Re: Confusions About JDBCOutputFormat


Hi Hequn,

Establishing a connection for each batch write may also have idle connection problem, since we are not sure when the connection will be closed. We call flush() method when a batch is finished or  snapshot state, but what if the snapshot is not enabled and the batch size not reached before the connection is closed?

May be we could use a Timer to test the connection periodically and keep it alive. What do you think?

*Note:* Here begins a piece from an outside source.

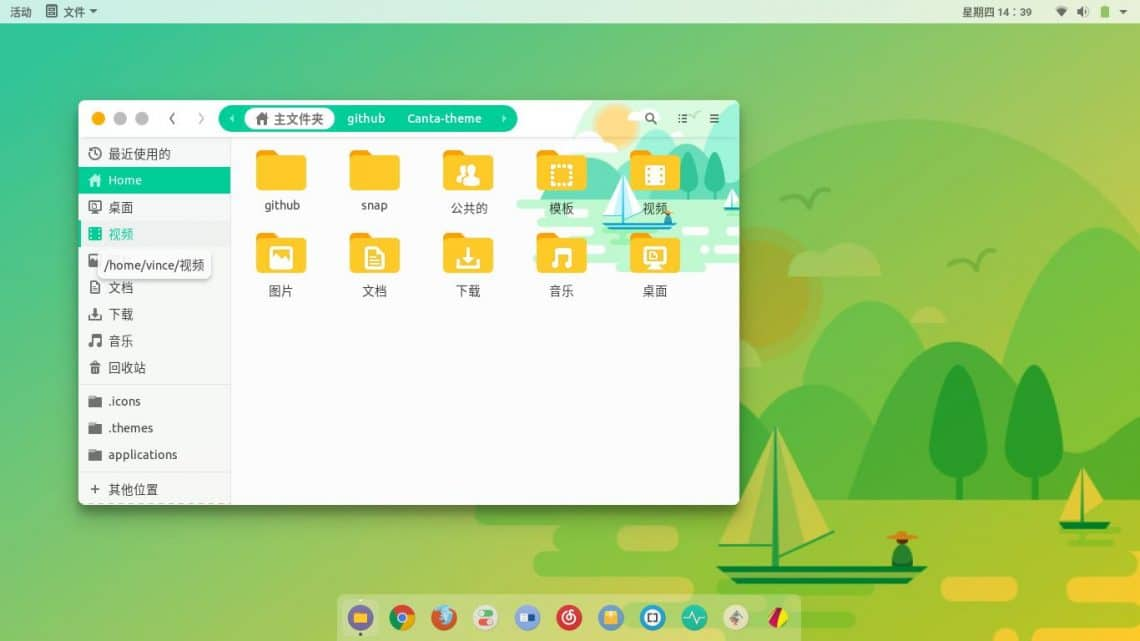 Canta Theme for GNOME Provides A Refreshing New Look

I will open a jira and try to work on that issue.

Best, 
wangsan



> On Jul 10, 2018, at 8:38 PM, Hequn Cheng <chenghequn@xxxxxxxxx> wrote:
> 
> Hi wangsan,
> 
> I agree with you. It would be kind of you to open a jira to check the problem.
> 
> For the first problem, I think we need to establish connection each time execute batch write. And, it is better to get the connection from a connection pool.
> For the second problem, to avoid multithread problem, I think we should synchronized the batch object in flush() method.
> 
> What do you think?
> 
> Best, Hequn
> 
> 
> 
> On Tue, Jul 10, 2018 at 2:36 PM, wangsan <wamgsam@xxxxxxx <mailto:wamgsam@xxxxxxx>> wrote:
> Hi all,
> 
> I'm going to use JDBCAppendTableSink and JDBCOutputFormat in my Flink application. But I am confused with the implementation of JDBCOutputFormat.
> 
> 1. The Connection was established when JDBCOutputFormat is opened, and will be used all the time. But if this connction lies idle for a long time, the database will force close the connetion, thus errors may occur.
> 2. The flush() method is called when batchCount exceeds the threshold, but it is also called while snapshotting state. So two threads may modify upload and batchCount, but without synchronization.
> 
> Please correct me if I am wrong.
> 
> ——
> wangsan
>